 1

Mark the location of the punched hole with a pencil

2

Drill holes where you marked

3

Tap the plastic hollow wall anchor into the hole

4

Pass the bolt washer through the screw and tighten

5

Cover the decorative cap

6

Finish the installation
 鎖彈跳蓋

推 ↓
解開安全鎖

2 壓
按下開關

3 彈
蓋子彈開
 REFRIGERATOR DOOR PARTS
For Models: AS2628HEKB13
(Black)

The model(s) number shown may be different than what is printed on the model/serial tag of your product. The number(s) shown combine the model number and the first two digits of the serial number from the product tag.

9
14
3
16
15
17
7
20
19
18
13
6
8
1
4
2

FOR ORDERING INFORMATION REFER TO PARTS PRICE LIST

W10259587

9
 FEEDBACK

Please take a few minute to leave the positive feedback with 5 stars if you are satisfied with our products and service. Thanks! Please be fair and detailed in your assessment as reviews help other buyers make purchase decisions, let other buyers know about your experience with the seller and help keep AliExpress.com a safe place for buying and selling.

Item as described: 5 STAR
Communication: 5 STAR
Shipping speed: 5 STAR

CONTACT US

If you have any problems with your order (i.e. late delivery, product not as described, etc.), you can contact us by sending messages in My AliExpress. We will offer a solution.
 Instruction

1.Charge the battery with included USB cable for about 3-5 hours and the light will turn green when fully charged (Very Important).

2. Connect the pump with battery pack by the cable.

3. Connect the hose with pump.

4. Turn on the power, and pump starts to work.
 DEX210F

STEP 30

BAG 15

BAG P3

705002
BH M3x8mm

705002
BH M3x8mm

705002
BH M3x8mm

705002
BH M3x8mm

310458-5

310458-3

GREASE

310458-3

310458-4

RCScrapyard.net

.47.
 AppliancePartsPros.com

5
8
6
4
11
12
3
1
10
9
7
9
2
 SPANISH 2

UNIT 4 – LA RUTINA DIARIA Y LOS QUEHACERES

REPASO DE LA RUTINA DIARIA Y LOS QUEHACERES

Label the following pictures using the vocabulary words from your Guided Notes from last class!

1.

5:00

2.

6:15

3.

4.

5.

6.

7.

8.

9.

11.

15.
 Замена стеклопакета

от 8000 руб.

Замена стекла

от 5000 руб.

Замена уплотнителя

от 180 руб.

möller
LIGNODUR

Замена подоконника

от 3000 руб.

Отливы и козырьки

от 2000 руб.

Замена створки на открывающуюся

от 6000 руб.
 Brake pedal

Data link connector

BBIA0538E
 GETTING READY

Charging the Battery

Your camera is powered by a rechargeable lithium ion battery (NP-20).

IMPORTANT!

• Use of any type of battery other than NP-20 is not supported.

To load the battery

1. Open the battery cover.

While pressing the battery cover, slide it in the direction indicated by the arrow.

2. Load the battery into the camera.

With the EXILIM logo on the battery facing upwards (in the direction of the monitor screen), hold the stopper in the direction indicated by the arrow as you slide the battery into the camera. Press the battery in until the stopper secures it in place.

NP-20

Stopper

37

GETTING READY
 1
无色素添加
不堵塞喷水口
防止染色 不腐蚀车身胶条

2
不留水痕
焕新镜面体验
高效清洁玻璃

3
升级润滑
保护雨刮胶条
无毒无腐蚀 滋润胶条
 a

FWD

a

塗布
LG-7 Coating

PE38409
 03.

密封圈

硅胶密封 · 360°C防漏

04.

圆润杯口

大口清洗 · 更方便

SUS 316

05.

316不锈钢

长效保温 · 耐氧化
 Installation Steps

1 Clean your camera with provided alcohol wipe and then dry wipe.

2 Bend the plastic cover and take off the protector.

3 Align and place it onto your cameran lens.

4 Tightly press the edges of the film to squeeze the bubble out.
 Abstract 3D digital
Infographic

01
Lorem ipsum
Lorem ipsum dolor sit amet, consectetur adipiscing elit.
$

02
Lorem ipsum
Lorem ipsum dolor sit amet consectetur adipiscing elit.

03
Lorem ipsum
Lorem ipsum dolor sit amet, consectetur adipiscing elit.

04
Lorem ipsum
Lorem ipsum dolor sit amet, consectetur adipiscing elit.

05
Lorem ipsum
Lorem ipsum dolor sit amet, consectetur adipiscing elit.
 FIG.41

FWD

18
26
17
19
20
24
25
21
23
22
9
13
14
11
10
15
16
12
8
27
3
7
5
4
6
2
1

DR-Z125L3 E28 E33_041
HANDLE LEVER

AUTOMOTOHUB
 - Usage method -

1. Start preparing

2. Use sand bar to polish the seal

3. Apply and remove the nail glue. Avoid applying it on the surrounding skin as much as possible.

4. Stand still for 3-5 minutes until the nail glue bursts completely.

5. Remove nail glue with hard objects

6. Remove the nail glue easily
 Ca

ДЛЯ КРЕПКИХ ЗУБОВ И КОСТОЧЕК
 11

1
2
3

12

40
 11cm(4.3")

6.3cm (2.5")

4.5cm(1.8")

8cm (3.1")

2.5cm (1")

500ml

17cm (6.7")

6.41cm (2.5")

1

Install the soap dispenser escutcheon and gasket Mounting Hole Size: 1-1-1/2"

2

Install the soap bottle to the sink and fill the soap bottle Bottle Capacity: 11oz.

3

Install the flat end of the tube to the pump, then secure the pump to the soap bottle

============================================================

TASK TO CARRY OUT: Give back all the data exactly as it was written.

RESULT FOR THIS TASK:
 1

Mark the location of the punched hole with a pencil

2

Drill holes where you marked

3

Tap the plastic hollow wall anchor into the hole

4

Pass the bolt washer through the screw and tighten

5

Cover the decorative cap

6

Finish the installation
 鎖彈跳蓋

推 ↓
解開安全鎖

2 壓
按下開關

3 彈
蓋子彈開
 REFRIGERATOR DOOR PARTS
For Models: AS2628HEKB13
(Black)

The model(s) number shown may be different than what is printed on the model/serial tag of your product. The number(s) shown combine the model number and the first two digits of the serial number from the product tag.

9
14
3
16
15
17
7
20
19
18
13
6
8
1
4
2

FOR ORDERING INFORMATION REFER TO PARTS PRICE LIST

W10259587

9
 FEEDBACK

Please take a few minute to leave the positive feedback with 5 stars if you are satisfied with our products and service. Thanks! Please be fair and detailed in your assessment as reviews help other buyers make purchase decisions, let other buyers know about your experience with the seller and help keep AliExpress.com a safe place for buying and selling.

Item as described: 5 STAR
Communication: 5 STAR
Shipping speed: 5 STAR

CONTACT US

If you have any problems with your order (i.e. late delivery, product not as described, etc.), you can contact us by sending messages in My AliExpress. We will offer a solution.
 Instruction

1.Charge the battery with included USB cable for about 3-5 hours and the light will turn green when fully charged (Very Important).

2. Connect the pump with battery pack by the cable.

3. Connect the hose with pump.

4. Turn on the power, and pump starts to work.
 DEX210F

STEP 30

BAG 15

BAG P3

705002
BH M3x8mm

705002
BH M3x8mm

705002
BH M3x8mm

705002
BH M3x8mm

310458-5

310458-3

GREASE

310458-3

310458-4

RCScrapyard.net

.47.
 AppliancePartsPros.com

5
8
6
4
11
12
3
1
10
9
7
9
2
 SPANISH 2

UNIT 4 – LA RUTINA DIARIA Y LOS QUEHACERES

REPASO DE LA RUTINA DIARIA Y LOS QUEHACERES

Label the following pictures using the vocabulary words from your Guided Notes from last class!

1.

5:00

2.

6:15

3.

4.

5.

6.

7.

8.

9.

11.

15.
 Замена стеклопакета

от 8000 руб.

Замена стекла

от 5000 руб.

Замена уплотнителя

от 180 руб.

möller
LIGNODUR

Замена подоконника

от 3000 руб.

Отливы и козырьки

от 2000 руб.

Замена створки на открывающуюся

от 6000 руб.
 Brake pedal

Data link connector

BBIA0538E
 GETTING READY

Charging the Battery

Your camera is powered by a rechargeable lithium ion battery (NP-20).

IMPORTANT!

• Use of any type of battery other than NP-20 is not supported.

To load the battery

1. Open the battery cover.

While pressing the battery cover, slide it in the direction indicated by the arrow.

2. Load the battery into the camera.

With the EXILIM logo on the battery facing upwards (in the direction of the monitor screen), hold the stopper in the direction indicated by the arrow as you slide the battery into the camera. Press the battery in until the stopper secures it in place.

NP-20

Stopper

37

GETTING READY
 1
无色素添加
不堵塞喷水口
防止染色 不腐蚀车身胶条

2
不留水痕
焕新镜面体验
高效清洁玻璃

3
升级润滑
保护雨刮胶条
无毒无腐蚀 滋润胶条
 a

FWD

a

塗布
LG-7 Coating

PE38409
 03.

密封圈

硅胶密封 · 360°C防漏

04.

圆润杯口

大口清洗 · 更方便

SUS 316

05.

316不锈钢

长效保温 · 耐氧化
 Installation Steps

1 Clean your camera with provided alcohol wipe and then dry wipe.

2 Bend the plastic cover and take off the protector.

3 Align and place it onto your cameran lens.

4 Tightly press the edges of the film to squeeze the bubble out.
 Abstract 3D digital
Infographic

01
Lorem ipsum
Lorem ipsum dolor sit amet, consectetur adipiscing elit.
$

02
Lorem ipsum
Lorem ipsum dolor sit amet consectetur adipiscing elit.

03
Lorem ipsum
Lorem ipsum dolor sit amet, consectetur adipiscing elit.

04
Lorem ipsum
Lorem ipsum dolor sit amet, consectetur adipiscing elit.

05
Lorem ipsum
Lorem ipsum dolor sit amet, consectetur adipiscing elit.
 FIG.41

FWD

18
26
17
19
20
24
25
21
23
22
9
13
14
11
10
15
16
12
8
27
3
7
5
4
6
2
1

DR-Z125L3 E28 E33_041
HANDLE LEVER

AUTOMOTOHUB
 - Usage method -

1. Start preparing

2. Use sand bar to polish the seal

3. Apply and remove the nail glue. Avoid applying it on the surrounding skin as much as possible.

4. Stand still for 3-5 minutes until the nail glue bursts completely.

5. Remove nail glue with hard objects

6. Remove the nail glue easily
 Ca

ДЛЯ КРЕПКИХ ЗУБОВ И КОСТОЧЕК
 11

1
2
3

12

40
 11cm(4.3")

6.3cm (2.5")

4.5cm(1.8")

8cm (3.1")

2.5cm (1")

500ml

17cm (6.7")

6.41cm (2.5")

1

Install the soap dispenser escutcheon and gasket Mounting Hole Size: 1-1-1/2"

2

Install the soap bottle to the sink and fill the soap bottle Bottle Capacity: 11oz.

3

Install the flat end of the tube to the pump, then secure the pump to the soap bottle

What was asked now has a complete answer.